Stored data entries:
————————
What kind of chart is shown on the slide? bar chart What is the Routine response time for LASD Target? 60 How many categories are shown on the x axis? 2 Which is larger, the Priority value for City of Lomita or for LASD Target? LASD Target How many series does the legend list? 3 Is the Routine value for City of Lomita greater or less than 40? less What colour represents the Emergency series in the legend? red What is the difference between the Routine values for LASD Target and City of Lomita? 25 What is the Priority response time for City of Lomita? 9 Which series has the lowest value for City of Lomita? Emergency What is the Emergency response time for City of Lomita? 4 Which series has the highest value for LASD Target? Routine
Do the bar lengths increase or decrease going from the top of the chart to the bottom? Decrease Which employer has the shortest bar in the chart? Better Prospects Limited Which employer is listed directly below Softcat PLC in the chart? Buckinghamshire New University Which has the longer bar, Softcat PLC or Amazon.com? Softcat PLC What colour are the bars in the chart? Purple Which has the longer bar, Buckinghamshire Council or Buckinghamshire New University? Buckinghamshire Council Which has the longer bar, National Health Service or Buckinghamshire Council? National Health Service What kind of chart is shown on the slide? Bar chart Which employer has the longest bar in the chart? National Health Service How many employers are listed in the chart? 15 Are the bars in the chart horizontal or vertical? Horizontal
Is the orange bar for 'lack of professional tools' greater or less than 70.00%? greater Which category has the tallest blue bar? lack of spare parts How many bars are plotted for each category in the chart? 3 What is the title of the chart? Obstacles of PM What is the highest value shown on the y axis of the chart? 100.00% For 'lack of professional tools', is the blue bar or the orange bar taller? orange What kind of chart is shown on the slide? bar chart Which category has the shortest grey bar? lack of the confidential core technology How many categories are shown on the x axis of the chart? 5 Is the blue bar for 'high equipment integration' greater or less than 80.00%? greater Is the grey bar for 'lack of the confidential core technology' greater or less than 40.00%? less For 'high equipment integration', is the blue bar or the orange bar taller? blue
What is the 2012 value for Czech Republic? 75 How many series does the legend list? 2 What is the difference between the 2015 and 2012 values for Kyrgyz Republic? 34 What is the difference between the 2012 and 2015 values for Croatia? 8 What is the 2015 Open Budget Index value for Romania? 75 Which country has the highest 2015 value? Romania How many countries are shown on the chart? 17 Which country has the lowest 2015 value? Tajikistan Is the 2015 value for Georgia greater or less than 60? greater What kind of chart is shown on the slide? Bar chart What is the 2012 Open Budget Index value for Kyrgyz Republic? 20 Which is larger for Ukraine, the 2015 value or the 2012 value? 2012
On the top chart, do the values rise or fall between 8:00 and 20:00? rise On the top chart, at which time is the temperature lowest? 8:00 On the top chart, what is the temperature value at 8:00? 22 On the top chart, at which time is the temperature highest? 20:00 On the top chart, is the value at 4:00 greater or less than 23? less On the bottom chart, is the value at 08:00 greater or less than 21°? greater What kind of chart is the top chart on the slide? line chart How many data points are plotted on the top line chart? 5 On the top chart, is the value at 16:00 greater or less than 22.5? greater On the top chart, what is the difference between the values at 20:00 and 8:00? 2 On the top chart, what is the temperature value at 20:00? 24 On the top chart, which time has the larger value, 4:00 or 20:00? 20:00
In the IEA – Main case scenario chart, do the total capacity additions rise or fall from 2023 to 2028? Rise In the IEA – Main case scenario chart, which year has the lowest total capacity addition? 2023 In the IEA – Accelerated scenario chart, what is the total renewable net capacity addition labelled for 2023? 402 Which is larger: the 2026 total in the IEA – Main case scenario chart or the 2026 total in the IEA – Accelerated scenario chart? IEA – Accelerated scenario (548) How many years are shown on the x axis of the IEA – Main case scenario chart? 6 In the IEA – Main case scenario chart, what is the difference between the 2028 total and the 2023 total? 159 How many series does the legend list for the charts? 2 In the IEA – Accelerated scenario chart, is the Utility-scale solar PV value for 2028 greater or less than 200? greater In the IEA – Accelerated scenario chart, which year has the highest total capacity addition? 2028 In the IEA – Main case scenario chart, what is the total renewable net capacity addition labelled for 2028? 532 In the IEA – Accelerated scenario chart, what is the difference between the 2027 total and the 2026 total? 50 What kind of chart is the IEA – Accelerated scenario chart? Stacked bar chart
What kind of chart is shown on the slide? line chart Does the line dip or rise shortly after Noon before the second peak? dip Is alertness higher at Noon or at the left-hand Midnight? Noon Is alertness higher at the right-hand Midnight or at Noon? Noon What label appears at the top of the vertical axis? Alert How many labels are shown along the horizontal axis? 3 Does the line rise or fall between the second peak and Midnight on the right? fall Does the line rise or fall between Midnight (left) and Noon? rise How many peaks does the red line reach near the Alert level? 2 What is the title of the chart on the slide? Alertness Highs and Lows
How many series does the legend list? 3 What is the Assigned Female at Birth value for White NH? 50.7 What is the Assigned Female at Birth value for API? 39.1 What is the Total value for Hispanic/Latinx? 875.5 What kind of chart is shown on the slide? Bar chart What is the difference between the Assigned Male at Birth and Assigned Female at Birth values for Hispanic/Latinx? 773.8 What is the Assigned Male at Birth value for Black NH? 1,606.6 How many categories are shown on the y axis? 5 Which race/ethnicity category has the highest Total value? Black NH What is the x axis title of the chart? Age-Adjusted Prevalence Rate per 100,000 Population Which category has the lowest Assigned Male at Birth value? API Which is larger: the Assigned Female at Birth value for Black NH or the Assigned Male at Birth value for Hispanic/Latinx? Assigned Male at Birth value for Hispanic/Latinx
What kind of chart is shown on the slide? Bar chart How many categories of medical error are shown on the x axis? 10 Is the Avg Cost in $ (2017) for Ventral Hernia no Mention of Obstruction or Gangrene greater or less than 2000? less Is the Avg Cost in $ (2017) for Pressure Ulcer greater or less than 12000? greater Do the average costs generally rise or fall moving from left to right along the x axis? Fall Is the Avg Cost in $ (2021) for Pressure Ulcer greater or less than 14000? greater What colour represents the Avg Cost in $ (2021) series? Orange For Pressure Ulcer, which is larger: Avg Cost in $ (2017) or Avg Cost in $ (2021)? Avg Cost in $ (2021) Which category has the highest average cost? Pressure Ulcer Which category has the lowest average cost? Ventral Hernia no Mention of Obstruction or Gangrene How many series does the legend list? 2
————————
Render every line of the listing as a JSON array of strings with one string per line, and omit any blank lines.

TASK OUTPUT =>
[
  "What kind of chart is shown on the slide? bar chart What is the Routine response time for LASD Target? 60 How many categories are shown on the x axis? 2 Which is larger, the Priority value for City of Lomita or for LASD Target? LASD Target How many series does the legend list? 3 Is the Routine value for City of Lomita greater or less than 40? less What colour represents the Emergency series in the legend? red What is the difference between the Routine values for LASD Target and City of Lomita? 25 What is the Priority response time for City of Lomita? 9 Which series has the lowest value for City of Lomita? Emergency What is the Emergency response time for City of Lomita? 4 Which series has the highest value for LASD Target? Routine",
  "Do the bar lengths increase or decrease going from the top of the chart to the bottom? Decrease Which employer has the shortest bar in the chart? Better Prospects Limited Which employer is listed directly below Softcat PLC in the chart? Buckinghamshire New University Which has the longer bar, Softcat PLC or Amazon.com? Softcat PLC What colour are the bars in the chart? Purple Which has the longer bar, Buckinghamshire Council or Buckinghamshire New University? Buckinghamshire Council Which has the longer bar, National Health Service or Buckinghamshire Council? National Health Service What kind of chart is shown on the slide? Bar chart Which employer has the longest bar in the chart? National Health Service How many employers are listed in the chart? 15 Are the bars in the chart horizontal or vertical? Horizontal",
  "Is the orange bar for 'lack of professional tools' greater or less than 70.00%? greater Which category has the tallest blue bar? lack of spare parts How many bars are plotted for each category in the chart? 3 What is the title of the chart? Obstacles of PM What is the highest value shown on the y axis of the chart? 100.00% For 'lack of professional tools', is the blue bar or the orange bar taller? orange What kind of chart is shown on the slide? bar chart Which category has the shortest grey bar? lack of the confidential core technology How many categories are shown on the x axis of the chart? 5 Is the blue bar for 'high equipment integration' greater or less than 80.00%? greater Is the grey bar for 'lack of the confidential core technology' greater or less than 40.00%? less For 'high equipment integration', is the blue bar or the orange bar taller? blue",
  "What is the 2012 value for Czech Republic? 75 How many series does the legend list? 2 What is the difference between the 2015 and 2012 values for Kyrgyz Republic? 34 What is the difference between the 2012 and 2015 values for Croatia? 8 What is the 2015 Open Budget Index value for Romania? 75 Which country has the highest 2015 value? Romania How many countries are shown on the chart? 17 Which country has the lowest 2015 value? Tajikistan Is the 2015 value for Georgia greater or less than 60? greater What kind of chart is shown on the slide? Bar chart What is the 2012 Open Budget Index value for Kyrgyz Republic? 20 Which is larger for Ukraine, the 2015 value or the 2012 value? 2012",
  "On the top chart, do the values rise or fall between 8:00 and 20:00? rise On the top chart, at which time is the temperature lowest? 8:00 On the top chart, what is the temperature value at 8:00? 22 On the top chart, at which time is the temperature highest? 20:00 On the top chart, is the value at 4:00 greater or less than 23? less On the bottom chart, is the value at 08:00 greater or less than 21°? greater What kind of chart is the top chart on the slide? line chart How many data points are plotted on the top line chart? 5 On the top chart, is the value at 16:00 greater or less than 22.5? greater On the top chart, what is the difference between the values at 20:00 and 8:00? 2 On the top chart, what is the temperature value at 20:00? 24 On the top chart, which time has the larger value, 4:00 or 20:00? 20:00",
  "In the IEA – Main case scenario chart, do the total capacity additions rise or fall from 2023 to 2028? Rise In the IEA – Main case scenario chart, which year has the lowest total capacity addition? 2023 In the IEA – Accelerated scenario chart, what is the total renewable net capacity addition labelled for 2023? 402 Which is larger: the 2026 total in the IEA – Main case scenario chart or the 2026 total in the IEA – Accelerated scenario chart? IEA – Accelerated scenario (548) How many years are shown on the x axis of the IEA – Main case scenario chart? 6 In the IEA – Main case scenario chart, what is the difference between the 2028 total and the 2023 total? 159 How many series does the legend list for the charts? 2 In the IEA – Accelerated scenario chart, is the Utility-scale solar PV value for 2028 greater or less than 200? greater In the IEA – Accelerated scenario chart, which year has the highest total capacity addition? 2028 In the IEA – Main case scenario chart, what is the total renewable net capacity addition labelled for 2028? 532 In the IEA – Accelerated scenario chart, what is the difference between the 2027 total and the 2026 total? 50 What kind of chart is the IEA – Accelerated scenario chart? Stacked bar chart",
  "What kind of chart is shown on the slide? line chart Does the line dip or rise shortly after Noon before the second peak? dip Is alertness higher at Noon or at the left-hand Midnight? Noon Is alertness higher at the right-hand Midnight or at Noon? Noon What label appears at the top of the vertical axis? Alert How many labels are shown along the horizontal axis? 3 Does the line rise or fall between the second peak and Midnight on the right? fall Does the line rise or fall between Midnight (left) and Noon? rise How many peaks does the red line reach near the Alert level? 2 What is the title of the chart on the slide? Alertness Highs and Lows",
  "How many series does the legend list? 3 What is the Assigned Female at Birth value for White NH? 50.7 What is the Assigned Female at Birth value for API? 39.1 What is the Total value for Hispanic/Latinx? 875.5 What kind of chart is shown on the slide? Bar chart What is the difference between the Assigned Male at Birth and Assigned Female at Birth values for Hispanic/Latinx? 773.8 What is the Assigned Male at Birth value for Black NH? 1,606.6 How many categories are shown on the y axis? 5 Which race/ethnicity category has the highest Total value? Black NH What is the x axis title of the chart? Age-Adjusted Prevalence Rate per 100,000 Population Which category has the lowest Assigned Male at Birth value? API Which is larger: the Assigned Female at Birth value for Black NH or the Assigned Male at Birth value for Hispanic/Latinx? Assigned Male at Birth value for Hispanic/Latinx",
  "What kind of chart is shown on the slide? Bar chart How many categories of medical error are shown on the x axis? 10 Is the Avg Cost in $ (2017) for Ventral Hernia no Mention of Obstruction or Gangrene greater or less than 2000? less Is the Avg Cost in $ (2017) for Pressure Ulcer greater or less than 12000? greater Do the average costs generally rise or fall moving from left to right along the x axis? Fall Is the Avg Cost in $ (2021) for Pressure Ulcer greater or less than 14000? greater What colour represents the Avg Cost in $ (2021) series? Orange For Pressure Ulcer, which is larger: Avg Cost in $ (2017) or Avg Cost in $ (2021)? Avg Cost in $ (2021) Which category has the highest average cost? Pressure Ulcer Which category has the lowest average cost? Ventral Hernia no Mention of Obstruction or Gangrene How many series does the legend list? 2"
]